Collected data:
- Opening Delimiter -

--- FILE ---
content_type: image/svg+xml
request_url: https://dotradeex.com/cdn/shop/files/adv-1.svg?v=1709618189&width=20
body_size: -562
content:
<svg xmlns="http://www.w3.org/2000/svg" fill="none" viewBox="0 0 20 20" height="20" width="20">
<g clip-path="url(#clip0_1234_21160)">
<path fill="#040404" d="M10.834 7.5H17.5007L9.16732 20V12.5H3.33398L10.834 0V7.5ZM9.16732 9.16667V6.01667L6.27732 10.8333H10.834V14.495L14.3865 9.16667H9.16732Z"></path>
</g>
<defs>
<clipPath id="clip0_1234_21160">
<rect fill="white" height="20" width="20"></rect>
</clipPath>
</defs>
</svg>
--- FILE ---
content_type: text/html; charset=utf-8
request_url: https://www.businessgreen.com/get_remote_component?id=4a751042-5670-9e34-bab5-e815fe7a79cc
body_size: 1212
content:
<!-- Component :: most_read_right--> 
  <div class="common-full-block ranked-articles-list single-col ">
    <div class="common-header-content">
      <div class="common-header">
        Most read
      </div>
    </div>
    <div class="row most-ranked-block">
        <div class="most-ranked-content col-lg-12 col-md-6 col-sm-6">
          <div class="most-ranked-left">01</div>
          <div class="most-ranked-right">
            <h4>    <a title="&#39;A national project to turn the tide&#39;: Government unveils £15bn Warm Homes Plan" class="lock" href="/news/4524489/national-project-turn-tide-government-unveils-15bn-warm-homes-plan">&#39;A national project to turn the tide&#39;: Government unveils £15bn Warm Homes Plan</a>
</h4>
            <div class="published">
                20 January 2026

- Closing Delimiter -

[Problem to solve]
Please list every line of the records that contains "header".

[Output of the exercise]
    <div class="common-header-content">
      <div class="common-header">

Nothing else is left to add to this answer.